* TRAVAIL À FAIRE *
Lisez l'extrait sur la loi salique, puis répondez brièvement.
(a) Pour qui ce recueil de lois a-t-il été élaboré à l'origine ?
(b) D'après le passage cité, quels biens ne doivent pas revenir aux femmes ?
(c) En quelles années la dynastie capétienne se retrouve-t-elle face à des successions sans fils directement disponible ?

* EXTRAIT DU DOCUMENT *
# # #

Qu’est-ce que la loi salique ?
La loi salique n’a pas été écrite pour décider qui pouvait devenir roi de France. À l’origine, il s’agit d’un recueil de lois élaboré pour les Francs saliens au début du Moyen Âge. Il règle notamment des questions de vols, de violences, de réparations et d’héritage.
Un passage prévoit que certaines terres familiales ne doivent pas revenir aux femmes. Mais ce texte ne parle ni de la couronne de France, qui n’existe pas encore sous cette forme, ni d’une interdiction générale faite aux femmes de gouverner.
La question change au XIVe siècle. En 1316, puis en 1328, la dynastie capétienne se retrouve confrontée à des successions sans fils directement disponible. Les grands du royaume choisissent alors des héritiers masculins. Ces décisions sont d’abord des réponses politiques à des situations particulières.

# # #

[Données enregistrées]
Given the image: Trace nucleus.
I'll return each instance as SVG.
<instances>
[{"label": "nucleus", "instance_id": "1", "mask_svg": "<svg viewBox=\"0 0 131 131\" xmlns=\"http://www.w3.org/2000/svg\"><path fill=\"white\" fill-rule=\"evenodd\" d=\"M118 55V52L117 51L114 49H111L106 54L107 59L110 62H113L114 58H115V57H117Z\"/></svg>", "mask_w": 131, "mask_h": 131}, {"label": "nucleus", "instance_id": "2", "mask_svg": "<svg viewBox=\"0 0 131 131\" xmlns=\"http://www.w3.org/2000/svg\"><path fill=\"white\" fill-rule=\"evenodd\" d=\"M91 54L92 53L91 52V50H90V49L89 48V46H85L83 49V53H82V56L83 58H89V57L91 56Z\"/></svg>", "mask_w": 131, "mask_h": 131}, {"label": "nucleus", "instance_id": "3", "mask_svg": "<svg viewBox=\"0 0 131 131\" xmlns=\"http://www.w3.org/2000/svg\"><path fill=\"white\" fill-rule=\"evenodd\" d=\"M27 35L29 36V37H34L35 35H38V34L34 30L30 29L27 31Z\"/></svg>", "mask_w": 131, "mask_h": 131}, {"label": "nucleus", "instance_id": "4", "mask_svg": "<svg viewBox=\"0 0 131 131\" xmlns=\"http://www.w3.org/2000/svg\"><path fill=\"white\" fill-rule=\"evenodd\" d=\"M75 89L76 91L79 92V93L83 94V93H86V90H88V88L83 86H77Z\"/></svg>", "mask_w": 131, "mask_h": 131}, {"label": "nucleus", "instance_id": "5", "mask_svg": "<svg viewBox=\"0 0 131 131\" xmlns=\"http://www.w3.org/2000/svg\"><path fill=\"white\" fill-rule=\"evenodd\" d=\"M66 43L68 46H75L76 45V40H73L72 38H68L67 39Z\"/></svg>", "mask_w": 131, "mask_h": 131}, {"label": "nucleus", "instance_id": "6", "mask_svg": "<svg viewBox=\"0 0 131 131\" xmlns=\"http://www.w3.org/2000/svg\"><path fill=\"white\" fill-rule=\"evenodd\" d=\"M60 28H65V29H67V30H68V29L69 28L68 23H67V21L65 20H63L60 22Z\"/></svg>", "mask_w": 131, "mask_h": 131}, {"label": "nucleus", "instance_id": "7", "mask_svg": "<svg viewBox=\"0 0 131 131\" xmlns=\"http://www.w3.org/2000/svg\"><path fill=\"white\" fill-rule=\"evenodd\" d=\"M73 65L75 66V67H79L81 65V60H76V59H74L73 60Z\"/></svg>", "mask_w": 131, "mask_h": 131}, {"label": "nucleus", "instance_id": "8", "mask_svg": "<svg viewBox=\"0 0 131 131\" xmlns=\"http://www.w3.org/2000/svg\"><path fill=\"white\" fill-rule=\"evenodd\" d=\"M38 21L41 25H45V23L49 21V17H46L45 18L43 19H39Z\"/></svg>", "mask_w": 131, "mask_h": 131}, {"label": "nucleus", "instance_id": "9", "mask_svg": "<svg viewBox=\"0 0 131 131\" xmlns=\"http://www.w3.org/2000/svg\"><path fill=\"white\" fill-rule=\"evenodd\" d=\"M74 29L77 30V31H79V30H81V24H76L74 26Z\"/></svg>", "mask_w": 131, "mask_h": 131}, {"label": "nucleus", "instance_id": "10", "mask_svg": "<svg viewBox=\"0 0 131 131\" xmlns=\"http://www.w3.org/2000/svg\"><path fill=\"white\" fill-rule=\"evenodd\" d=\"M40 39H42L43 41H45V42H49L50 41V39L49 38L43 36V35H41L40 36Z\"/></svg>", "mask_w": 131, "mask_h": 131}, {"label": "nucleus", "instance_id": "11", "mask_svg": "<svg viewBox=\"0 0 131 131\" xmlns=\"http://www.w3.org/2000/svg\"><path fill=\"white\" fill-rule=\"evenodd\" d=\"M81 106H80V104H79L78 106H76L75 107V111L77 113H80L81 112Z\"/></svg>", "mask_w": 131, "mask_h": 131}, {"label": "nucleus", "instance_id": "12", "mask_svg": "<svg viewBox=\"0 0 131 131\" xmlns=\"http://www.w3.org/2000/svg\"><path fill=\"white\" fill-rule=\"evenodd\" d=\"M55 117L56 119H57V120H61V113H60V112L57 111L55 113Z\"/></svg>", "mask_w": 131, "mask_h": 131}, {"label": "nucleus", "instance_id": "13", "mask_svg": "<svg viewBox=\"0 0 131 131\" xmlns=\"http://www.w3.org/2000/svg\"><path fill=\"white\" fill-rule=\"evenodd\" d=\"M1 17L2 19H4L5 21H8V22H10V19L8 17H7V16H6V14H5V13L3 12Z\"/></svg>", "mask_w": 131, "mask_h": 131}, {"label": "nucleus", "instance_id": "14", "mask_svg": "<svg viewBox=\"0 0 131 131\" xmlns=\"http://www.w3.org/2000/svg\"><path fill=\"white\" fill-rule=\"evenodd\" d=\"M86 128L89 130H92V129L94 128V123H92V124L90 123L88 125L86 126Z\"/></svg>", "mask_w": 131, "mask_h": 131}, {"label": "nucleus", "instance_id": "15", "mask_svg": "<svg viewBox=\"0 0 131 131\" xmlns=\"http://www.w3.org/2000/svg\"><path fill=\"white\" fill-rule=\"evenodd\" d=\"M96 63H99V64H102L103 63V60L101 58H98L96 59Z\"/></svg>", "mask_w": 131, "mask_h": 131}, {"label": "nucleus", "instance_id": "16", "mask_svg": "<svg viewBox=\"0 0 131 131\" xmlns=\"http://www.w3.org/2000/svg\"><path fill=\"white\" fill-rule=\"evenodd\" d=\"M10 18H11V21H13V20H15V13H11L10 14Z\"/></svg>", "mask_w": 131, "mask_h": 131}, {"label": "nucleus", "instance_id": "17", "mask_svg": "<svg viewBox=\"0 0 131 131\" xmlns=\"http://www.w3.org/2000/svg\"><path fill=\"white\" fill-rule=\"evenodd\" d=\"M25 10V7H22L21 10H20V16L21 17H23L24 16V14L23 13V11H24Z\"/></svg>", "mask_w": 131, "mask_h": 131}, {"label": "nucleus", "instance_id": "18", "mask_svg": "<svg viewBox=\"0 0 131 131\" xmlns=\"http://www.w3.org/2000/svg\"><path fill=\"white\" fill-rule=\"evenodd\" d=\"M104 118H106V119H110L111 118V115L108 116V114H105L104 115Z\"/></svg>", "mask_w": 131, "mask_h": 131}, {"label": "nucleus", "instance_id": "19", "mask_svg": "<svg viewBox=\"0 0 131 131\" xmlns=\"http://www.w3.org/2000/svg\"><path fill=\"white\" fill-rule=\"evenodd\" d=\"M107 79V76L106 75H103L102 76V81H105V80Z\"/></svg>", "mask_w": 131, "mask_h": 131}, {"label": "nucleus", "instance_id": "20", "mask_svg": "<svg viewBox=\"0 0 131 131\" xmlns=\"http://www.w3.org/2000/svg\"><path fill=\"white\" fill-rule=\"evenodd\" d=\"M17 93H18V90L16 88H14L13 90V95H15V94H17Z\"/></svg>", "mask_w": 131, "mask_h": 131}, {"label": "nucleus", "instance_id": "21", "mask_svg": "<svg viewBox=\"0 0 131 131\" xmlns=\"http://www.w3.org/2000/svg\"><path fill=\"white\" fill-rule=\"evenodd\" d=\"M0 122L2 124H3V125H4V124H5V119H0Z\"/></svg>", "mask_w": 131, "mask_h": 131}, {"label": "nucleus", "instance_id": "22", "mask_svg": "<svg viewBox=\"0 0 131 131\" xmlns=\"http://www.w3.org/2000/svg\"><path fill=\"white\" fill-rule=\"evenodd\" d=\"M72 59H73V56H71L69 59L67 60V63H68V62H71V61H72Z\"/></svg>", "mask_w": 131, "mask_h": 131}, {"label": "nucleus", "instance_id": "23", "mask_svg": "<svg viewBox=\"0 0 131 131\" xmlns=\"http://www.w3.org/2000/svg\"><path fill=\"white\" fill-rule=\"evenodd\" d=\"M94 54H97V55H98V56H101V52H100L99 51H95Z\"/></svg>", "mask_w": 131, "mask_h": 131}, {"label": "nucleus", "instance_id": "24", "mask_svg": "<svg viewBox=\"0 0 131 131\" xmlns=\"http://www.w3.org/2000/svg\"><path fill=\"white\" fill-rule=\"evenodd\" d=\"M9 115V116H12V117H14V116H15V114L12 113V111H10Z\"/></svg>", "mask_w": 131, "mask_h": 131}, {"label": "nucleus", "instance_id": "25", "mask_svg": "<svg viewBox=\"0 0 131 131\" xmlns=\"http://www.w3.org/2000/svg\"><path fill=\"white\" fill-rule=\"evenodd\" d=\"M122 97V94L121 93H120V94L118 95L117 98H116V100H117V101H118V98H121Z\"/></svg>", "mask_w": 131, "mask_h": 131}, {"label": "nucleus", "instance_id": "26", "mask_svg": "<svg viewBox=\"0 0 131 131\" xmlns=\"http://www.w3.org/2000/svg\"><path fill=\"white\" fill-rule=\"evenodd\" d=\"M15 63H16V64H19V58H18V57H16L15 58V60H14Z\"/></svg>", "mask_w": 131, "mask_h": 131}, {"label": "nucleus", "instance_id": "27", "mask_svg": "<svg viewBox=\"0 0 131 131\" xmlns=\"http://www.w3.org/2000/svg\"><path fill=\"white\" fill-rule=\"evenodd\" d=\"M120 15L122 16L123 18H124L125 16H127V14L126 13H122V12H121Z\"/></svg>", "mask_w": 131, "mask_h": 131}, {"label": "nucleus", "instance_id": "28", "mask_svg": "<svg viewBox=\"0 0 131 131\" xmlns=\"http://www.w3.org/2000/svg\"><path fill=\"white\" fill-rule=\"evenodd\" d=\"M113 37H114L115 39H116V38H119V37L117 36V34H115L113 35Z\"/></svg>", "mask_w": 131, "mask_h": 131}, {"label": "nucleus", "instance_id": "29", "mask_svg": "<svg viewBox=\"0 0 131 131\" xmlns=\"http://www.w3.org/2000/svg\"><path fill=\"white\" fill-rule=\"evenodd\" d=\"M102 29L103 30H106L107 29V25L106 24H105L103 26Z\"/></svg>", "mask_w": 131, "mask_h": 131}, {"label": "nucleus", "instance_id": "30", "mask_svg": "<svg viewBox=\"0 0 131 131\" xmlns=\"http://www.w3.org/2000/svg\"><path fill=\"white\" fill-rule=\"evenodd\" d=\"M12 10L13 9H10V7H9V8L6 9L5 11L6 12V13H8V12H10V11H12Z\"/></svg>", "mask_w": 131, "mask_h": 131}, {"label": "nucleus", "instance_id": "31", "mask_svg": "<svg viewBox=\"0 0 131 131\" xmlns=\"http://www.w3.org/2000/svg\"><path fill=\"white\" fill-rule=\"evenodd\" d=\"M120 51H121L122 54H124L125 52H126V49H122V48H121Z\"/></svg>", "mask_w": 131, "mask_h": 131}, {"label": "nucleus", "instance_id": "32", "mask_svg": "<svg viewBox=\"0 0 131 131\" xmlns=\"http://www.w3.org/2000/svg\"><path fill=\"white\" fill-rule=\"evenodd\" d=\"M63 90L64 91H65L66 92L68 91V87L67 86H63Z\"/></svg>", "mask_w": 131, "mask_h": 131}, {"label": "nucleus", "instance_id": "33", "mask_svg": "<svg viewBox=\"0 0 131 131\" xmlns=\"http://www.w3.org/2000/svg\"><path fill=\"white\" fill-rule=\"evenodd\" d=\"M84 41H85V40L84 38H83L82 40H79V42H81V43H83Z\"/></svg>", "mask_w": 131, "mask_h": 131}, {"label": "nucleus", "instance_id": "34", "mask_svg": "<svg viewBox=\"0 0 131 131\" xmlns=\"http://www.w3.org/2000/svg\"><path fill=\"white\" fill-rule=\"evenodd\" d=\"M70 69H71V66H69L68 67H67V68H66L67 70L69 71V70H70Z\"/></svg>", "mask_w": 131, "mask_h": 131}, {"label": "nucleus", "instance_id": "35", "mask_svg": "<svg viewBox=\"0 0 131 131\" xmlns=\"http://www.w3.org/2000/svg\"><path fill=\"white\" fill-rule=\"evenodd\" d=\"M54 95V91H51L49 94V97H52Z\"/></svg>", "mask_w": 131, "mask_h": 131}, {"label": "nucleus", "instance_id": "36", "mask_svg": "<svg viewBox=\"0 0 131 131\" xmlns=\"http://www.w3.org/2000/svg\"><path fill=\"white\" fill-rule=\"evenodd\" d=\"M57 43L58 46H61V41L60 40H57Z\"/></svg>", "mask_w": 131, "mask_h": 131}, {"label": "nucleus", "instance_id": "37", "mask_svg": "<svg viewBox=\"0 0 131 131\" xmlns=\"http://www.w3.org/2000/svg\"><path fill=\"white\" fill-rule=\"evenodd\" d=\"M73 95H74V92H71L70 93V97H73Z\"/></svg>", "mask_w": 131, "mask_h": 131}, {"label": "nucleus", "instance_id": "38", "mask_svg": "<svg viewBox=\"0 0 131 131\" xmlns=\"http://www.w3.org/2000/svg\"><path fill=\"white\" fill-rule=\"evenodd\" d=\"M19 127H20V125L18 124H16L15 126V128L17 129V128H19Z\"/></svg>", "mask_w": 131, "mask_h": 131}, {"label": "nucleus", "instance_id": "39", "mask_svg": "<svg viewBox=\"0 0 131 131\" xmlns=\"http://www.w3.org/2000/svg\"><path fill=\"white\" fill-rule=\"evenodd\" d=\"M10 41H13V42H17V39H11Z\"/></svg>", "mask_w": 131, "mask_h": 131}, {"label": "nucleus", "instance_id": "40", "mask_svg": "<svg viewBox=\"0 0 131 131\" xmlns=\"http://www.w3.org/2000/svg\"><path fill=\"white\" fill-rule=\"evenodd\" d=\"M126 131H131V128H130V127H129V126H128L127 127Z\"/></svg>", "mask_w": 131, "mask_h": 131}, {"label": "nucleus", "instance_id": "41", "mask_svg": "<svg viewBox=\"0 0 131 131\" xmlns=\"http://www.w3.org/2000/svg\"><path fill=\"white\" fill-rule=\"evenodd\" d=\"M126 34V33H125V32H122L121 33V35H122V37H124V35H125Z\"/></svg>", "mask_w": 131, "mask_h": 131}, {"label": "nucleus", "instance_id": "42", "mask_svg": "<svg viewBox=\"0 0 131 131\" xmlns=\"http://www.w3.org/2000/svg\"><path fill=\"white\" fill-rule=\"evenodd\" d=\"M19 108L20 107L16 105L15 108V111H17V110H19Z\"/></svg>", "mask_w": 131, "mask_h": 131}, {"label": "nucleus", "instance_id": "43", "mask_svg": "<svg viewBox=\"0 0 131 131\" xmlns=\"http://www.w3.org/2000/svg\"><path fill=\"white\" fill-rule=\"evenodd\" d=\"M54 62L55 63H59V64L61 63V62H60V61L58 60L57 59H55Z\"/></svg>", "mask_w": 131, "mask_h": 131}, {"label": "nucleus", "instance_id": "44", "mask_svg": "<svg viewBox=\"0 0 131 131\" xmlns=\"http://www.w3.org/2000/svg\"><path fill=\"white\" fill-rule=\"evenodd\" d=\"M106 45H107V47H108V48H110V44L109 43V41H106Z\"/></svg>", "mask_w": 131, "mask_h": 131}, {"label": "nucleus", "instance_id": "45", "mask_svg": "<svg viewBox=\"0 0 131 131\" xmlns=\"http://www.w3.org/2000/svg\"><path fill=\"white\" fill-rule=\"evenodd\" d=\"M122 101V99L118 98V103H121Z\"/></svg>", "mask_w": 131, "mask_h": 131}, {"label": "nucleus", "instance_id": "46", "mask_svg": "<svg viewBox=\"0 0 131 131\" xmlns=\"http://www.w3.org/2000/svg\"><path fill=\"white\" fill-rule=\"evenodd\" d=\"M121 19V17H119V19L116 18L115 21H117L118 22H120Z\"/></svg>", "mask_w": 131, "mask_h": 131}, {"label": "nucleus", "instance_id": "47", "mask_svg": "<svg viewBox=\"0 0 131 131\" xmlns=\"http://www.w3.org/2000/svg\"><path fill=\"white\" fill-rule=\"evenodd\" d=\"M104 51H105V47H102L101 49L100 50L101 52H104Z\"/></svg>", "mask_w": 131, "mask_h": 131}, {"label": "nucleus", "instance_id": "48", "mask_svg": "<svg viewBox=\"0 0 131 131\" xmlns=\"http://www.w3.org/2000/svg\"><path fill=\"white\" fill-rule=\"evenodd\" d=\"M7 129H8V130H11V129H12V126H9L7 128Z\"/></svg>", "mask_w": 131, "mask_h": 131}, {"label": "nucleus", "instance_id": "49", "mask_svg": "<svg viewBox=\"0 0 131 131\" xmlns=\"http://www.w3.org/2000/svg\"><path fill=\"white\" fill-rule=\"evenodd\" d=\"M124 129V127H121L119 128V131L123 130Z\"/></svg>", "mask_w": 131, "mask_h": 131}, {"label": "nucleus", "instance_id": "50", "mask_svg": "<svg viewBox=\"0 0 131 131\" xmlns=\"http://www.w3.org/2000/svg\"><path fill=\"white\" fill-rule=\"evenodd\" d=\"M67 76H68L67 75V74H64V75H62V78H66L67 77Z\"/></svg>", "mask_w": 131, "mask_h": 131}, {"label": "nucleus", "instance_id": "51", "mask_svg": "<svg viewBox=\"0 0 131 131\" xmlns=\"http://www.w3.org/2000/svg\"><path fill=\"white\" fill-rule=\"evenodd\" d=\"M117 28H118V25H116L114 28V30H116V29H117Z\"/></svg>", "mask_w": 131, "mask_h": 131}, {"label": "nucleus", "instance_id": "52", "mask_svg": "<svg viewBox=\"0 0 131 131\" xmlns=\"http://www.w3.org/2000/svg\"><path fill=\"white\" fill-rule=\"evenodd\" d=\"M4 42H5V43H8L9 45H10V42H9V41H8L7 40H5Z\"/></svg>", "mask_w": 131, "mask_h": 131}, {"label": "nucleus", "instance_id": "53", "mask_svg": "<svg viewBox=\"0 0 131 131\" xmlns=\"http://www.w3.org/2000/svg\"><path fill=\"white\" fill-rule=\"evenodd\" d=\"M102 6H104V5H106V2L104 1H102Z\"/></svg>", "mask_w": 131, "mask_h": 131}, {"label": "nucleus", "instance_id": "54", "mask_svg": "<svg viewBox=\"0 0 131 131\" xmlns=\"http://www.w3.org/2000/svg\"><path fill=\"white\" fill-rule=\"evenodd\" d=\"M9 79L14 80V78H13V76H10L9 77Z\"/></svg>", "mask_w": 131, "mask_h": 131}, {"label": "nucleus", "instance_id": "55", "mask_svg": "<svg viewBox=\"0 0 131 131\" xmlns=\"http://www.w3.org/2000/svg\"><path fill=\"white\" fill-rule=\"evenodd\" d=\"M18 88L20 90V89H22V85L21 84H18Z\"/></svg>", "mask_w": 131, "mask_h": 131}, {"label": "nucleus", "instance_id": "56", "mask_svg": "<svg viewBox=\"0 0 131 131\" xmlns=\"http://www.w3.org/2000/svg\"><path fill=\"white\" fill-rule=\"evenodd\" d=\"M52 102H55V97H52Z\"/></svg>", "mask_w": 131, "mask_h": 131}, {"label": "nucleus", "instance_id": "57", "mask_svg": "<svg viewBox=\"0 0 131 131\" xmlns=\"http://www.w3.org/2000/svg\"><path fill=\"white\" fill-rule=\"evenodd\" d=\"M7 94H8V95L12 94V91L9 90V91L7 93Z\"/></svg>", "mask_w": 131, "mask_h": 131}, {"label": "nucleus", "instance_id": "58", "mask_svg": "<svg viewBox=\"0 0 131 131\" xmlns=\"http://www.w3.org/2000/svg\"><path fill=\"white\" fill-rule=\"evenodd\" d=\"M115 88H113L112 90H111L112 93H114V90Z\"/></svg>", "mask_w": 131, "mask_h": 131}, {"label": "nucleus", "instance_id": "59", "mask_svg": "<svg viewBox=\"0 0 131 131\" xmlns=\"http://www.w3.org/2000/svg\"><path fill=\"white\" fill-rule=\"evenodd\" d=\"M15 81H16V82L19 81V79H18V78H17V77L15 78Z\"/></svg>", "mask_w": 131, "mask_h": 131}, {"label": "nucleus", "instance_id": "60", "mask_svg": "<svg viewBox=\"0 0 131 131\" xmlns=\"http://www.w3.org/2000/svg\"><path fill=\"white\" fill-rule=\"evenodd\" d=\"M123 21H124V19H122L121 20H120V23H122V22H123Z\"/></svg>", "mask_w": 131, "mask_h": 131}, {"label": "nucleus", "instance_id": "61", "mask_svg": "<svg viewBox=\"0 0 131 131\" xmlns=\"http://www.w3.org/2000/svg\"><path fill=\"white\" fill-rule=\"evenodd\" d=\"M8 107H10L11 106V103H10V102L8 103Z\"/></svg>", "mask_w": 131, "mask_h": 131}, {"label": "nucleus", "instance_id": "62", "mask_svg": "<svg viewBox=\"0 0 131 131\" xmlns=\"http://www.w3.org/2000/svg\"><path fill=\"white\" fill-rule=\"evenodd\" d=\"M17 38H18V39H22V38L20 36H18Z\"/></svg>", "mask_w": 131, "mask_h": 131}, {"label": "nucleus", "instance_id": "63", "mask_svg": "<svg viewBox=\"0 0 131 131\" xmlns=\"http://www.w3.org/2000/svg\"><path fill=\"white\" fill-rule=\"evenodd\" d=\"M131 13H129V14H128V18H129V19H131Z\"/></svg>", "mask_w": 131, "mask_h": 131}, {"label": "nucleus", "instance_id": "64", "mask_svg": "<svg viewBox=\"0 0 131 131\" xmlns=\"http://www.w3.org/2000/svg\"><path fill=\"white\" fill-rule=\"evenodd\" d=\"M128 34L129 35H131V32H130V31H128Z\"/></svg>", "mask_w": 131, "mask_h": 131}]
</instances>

# # #

* CORRIGÉ DE L'EXERCICE *
(a) Pour les Francs saliens, au début du Moyen Âge.
(b) Certaines terres familiales.
(c) En 1316, puis en 1328.